WHAT IS ASKED: Reproduce all of the material exactly as shown.

--- BEGIN INPUT DATA ---

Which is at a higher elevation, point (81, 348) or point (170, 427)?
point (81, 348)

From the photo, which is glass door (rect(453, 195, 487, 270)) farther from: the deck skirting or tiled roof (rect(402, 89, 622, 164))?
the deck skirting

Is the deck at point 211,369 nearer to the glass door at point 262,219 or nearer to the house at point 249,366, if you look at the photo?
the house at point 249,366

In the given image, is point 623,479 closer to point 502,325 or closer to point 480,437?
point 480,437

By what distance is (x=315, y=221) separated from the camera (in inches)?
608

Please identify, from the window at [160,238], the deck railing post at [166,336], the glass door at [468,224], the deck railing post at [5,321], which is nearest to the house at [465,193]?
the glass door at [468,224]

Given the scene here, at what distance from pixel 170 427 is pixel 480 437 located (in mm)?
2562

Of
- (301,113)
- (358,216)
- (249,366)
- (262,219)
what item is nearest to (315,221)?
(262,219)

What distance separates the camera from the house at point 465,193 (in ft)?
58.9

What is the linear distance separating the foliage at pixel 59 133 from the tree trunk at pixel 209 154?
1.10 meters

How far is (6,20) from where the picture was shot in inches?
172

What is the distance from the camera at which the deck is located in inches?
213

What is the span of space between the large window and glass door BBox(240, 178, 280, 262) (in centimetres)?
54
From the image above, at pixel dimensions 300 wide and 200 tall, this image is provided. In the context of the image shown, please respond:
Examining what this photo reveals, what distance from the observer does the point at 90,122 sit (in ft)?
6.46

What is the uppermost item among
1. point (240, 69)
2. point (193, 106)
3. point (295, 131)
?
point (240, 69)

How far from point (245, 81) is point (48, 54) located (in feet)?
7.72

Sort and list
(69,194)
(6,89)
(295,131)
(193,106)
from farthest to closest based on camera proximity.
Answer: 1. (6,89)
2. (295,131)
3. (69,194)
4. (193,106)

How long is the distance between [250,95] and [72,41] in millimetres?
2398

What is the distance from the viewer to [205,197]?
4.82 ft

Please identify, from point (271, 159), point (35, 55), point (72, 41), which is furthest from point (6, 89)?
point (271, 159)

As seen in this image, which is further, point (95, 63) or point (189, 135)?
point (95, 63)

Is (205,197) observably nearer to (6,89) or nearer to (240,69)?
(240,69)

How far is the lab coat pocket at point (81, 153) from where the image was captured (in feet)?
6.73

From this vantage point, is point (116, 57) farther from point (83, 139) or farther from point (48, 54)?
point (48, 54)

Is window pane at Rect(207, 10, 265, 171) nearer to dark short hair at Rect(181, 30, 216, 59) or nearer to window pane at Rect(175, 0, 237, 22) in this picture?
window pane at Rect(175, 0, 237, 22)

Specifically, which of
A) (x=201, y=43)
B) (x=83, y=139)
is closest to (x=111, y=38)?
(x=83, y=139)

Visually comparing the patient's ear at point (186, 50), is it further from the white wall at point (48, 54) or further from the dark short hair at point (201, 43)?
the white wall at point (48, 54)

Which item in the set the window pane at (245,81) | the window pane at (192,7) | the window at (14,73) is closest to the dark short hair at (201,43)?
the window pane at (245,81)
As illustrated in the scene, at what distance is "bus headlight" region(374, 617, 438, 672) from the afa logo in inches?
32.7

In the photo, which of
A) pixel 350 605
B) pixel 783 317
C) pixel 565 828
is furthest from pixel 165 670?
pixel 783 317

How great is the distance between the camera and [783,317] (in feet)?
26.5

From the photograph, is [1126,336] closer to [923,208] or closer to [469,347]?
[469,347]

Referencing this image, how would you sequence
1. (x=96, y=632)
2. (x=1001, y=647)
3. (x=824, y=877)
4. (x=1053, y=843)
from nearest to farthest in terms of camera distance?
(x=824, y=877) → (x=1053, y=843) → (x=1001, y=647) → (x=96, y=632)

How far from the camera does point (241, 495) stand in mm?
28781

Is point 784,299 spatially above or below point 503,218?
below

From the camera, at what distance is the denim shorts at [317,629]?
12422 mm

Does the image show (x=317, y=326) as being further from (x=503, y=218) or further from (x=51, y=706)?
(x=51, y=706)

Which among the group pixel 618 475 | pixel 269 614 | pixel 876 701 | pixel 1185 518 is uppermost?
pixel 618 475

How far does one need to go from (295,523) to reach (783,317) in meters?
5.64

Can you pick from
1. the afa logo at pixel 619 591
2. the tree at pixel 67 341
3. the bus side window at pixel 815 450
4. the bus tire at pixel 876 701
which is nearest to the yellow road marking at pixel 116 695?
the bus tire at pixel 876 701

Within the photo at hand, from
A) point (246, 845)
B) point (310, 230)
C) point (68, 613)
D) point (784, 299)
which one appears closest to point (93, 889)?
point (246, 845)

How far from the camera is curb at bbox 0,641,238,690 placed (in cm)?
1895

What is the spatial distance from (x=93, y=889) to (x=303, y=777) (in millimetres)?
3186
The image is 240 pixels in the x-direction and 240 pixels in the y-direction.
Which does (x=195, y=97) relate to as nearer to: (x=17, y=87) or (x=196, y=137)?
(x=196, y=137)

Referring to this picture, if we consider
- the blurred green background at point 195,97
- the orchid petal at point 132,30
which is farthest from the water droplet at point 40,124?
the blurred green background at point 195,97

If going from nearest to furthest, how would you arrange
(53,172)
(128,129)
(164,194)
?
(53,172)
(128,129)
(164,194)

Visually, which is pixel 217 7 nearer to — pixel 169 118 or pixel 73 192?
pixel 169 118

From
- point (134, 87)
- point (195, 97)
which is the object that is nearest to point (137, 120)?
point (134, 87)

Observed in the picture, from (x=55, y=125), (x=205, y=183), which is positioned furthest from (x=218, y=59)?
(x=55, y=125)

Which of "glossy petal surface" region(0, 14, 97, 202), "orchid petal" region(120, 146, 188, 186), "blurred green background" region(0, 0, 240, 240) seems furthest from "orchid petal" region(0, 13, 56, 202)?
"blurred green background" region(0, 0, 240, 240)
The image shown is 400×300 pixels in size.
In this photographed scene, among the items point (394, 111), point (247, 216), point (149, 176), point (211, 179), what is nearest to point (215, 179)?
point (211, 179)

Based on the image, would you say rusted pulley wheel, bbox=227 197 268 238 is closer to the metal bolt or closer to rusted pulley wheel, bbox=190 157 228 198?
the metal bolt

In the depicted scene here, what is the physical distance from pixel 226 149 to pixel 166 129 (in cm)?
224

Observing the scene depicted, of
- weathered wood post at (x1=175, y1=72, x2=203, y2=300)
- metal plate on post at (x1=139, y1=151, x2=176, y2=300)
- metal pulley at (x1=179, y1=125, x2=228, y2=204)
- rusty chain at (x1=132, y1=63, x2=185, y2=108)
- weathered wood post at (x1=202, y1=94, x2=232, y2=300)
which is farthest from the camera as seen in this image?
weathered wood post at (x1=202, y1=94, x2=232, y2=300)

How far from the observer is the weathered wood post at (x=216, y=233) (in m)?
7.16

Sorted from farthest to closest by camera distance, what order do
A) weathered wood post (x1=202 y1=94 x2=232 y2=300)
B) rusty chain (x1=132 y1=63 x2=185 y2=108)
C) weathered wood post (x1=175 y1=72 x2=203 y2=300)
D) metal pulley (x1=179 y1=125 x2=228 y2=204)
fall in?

--- END INPUT DATA ---

PROBLEM SOLUTION:
Which is at a higher elevation, point (81, 348) or point (170, 427)?
point (81, 348)

From the photo, which is glass door (rect(453, 195, 487, 270)) farther from: the deck skirting or tiled roof (rect(402, 89, 622, 164))?
the deck skirting

Is the deck at point 211,369 nearer to the glass door at point 262,219 or nearer to the house at point 249,366, if you look at the photo?
the house at point 249,366

In the given image, is point 623,479 closer to point 502,325 or closer to point 480,437?
point 480,437

By what distance is (x=315, y=221) separated from the camera (in inches)?
608

Please identify, from the window at [160,238], the deck railing post at [166,336], the glass door at [468,224], the deck railing post at [5,321], which is nearest to the house at [465,193]?
the glass door at [468,224]

Given the scene here, at what distance from pixel 170 427 is pixel 480 437 located (in mm)?
2562

Of
- (301,113)
- (358,216)
- (249,366)
- (262,219)
what item is nearest to (315,221)?
(262,219)

What distance separates the camera from the house at point 465,193 (in ft)?
58.9

What is the linear distance separating the foliage at pixel 59 133 from the tree trunk at pixel 209 154?
1.10 meters

How far is (6,20) from where the picture was shot in inches?
172

What is the distance from the camera at which the deck is located in inches?
213

What is the span of space between the large window and glass door BBox(240, 178, 280, 262) (in centimetres)?
54
From the image above, at pixel dimensions 300 wide and 200 tall, this image is provided. In the context of the image shown, please respond:
Examining what this photo reveals, what distance from the observer does the point at 90,122 sit (in ft)?
6.46

What is the uppermost item among
1. point (240, 69)
2. point (193, 106)
3. point (295, 131)
?
point (240, 69)

How far from point (245, 81) is point (48, 54) located (in feet)?
7.72

Sort and list
(69,194)
(6,89)
(295,131)
(193,106)
from farthest to closest based on camera proximity.
Answer: 1. (6,89)
2. (295,131)
3. (69,194)
4. (193,106)

How long is the distance between [250,95] and [72,41] in millimetres?
2398

What is the distance from the viewer to [205,197]?
4.82 ft

Please identify, from point (271, 159), point (35, 55), point (72, 41), which is furthest from point (6, 89)?
point (271, 159)

As seen in this image, which is further, point (95, 63) or point (189, 135)?
point (95, 63)

Is (205,197) observably nearer to (6,89) or nearer to (240,69)?
(240,69)

How far is the lab coat pocket at point (81, 153) from where the image was captured (in feet)?
6.73

From this vantage point, is point (116, 57) farther from point (83, 139) or farther from point (48, 54)?
point (48, 54)

Is window pane at Rect(207, 10, 265, 171) nearer to dark short hair at Rect(181, 30, 216, 59) or nearer to window pane at Rect(175, 0, 237, 22) in this picture?
window pane at Rect(175, 0, 237, 22)

Specifically, which of
A) (x=201, y=43)
B) (x=83, y=139)
is closest to (x=111, y=38)?
(x=83, y=139)

Visually comparing the patient's ear at point (186, 50), is it further from the white wall at point (48, 54) or further from the dark short hair at point (201, 43)?
the white wall at point (48, 54)

Which item in the set the window pane at (245,81) | the window pane at (192,7) | the window at (14,73) is closest to the dark short hair at (201,43)?
the window pane at (245,81)
As illustrated in the scene, at what distance is "bus headlight" region(374, 617, 438, 672) from the afa logo in inches?
32.7

In the photo, which of
A) pixel 350 605
B) pixel 783 317
C) pixel 565 828
is furthest from pixel 165 670?
pixel 783 317

How great is the distance between the camera and [783,317] (in feet)?
26.5

From the photograph, is [1126,336] closer to [923,208] or closer to [469,347]?
[469,347]

Referencing this image, how would you sequence
1. (x=96, y=632)
2. (x=1001, y=647)
3. (x=824, y=877)
4. (x=1053, y=843)
from nearest to farthest in terms of camera distance?
(x=824, y=877) → (x=1053, y=843) → (x=1001, y=647) → (x=96, y=632)

How far from the camera does point (241, 495) stand in mm?
28781

Is point 784,299 spatially above or below point 503,218?
below

From the camera, at what distance is the denim shorts at [317,629]?
12422 mm

Does the image show (x=317, y=326) as being further from (x=503, y=218) or further from (x=51, y=706)?
(x=51, y=706)

Which among the group pixel 618 475 | pixel 269 614 | pixel 876 701 | pixel 1185 518 is uppermost?
pixel 618 475

How far does one need to go from (295,523) to reach (783,317) in meters?
5.64

Can you pick from
1. the afa logo at pixel 619 591
2. the tree at pixel 67 341
3. the bus side window at pixel 815 450
4. the bus tire at pixel 876 701
which is nearest to the yellow road marking at pixel 116 695?
the bus tire at pixel 876 701

Within the photo at hand, from
A) point (246, 845)
B) point (310, 230)
C) point (68, 613)
D) point (784, 299)
which one appears closest to point (93, 889)?
point (246, 845)

How far from the camera is curb at bbox 0,641,238,690 placed (in cm)?
1895

What is the spatial distance from (x=93, y=889) to (x=303, y=777) (in millimetres)?
3186
The image is 240 pixels in the x-direction and 240 pixels in the y-direction.
Which does (x=195, y=97) relate to as nearer to: (x=17, y=87) or (x=196, y=137)?
(x=196, y=137)

Referring to this picture, if we consider
- the blurred green background at point 195,97
- the orchid petal at point 132,30
which is farthest from the water droplet at point 40,124?
the blurred green background at point 195,97

If going from nearest to furthest, how would you arrange
(53,172)
(128,129)
(164,194)
?
(53,172)
(128,129)
(164,194)

Visually, which is pixel 217 7 nearer to — pixel 169 118 or pixel 73 192?
pixel 169 118

From
- point (134, 87)
- point (195, 97)
which is the object that is nearest to point (137, 120)?
point (134, 87)

Observed in the picture, from (x=55, y=125), (x=205, y=183), which is positioned furthest from (x=218, y=59)?
(x=55, y=125)

Which of "glossy petal surface" region(0, 14, 97, 202), "orchid petal" region(120, 146, 188, 186), "blurred green background" region(0, 0, 240, 240) seems furthest from "orchid petal" region(0, 13, 56, 202)?
"blurred green background" region(0, 0, 240, 240)
The image shown is 400×300 pixels in size.
In this photographed scene, among the items point (394, 111), point (247, 216), point (149, 176), point (211, 179), what is nearest to point (215, 179)?
point (211, 179)

Based on the image, would you say rusted pulley wheel, bbox=227 197 268 238 is closer to the metal bolt or closer to rusted pulley wheel, bbox=190 157 228 198?
the metal bolt

In the depicted scene here, what is the physical distance from pixel 226 149 to pixel 166 129 (in cm)?
224

Observing the scene depicted, of
- weathered wood post at (x1=175, y1=72, x2=203, y2=300)
- metal plate on post at (x1=139, y1=151, x2=176, y2=300)
- metal pulley at (x1=179, y1=125, x2=228, y2=204)
- rusty chain at (x1=132, y1=63, x2=185, y2=108)
- weathered wood post at (x1=202, y1=94, x2=232, y2=300)
which is farthest from the camera as seen in this image?
weathered wood post at (x1=202, y1=94, x2=232, y2=300)

How far from the observer is the weathered wood post at (x=216, y=233) (in m)?
7.16

Sorted from farthest to closest by camera distance, what order do
A) weathered wood post (x1=202 y1=94 x2=232 y2=300)
B) rusty chain (x1=132 y1=63 x2=185 y2=108)
C) weathered wood post (x1=175 y1=72 x2=203 y2=300)
D) metal pulley (x1=179 y1=125 x2=228 y2=204)
fall in?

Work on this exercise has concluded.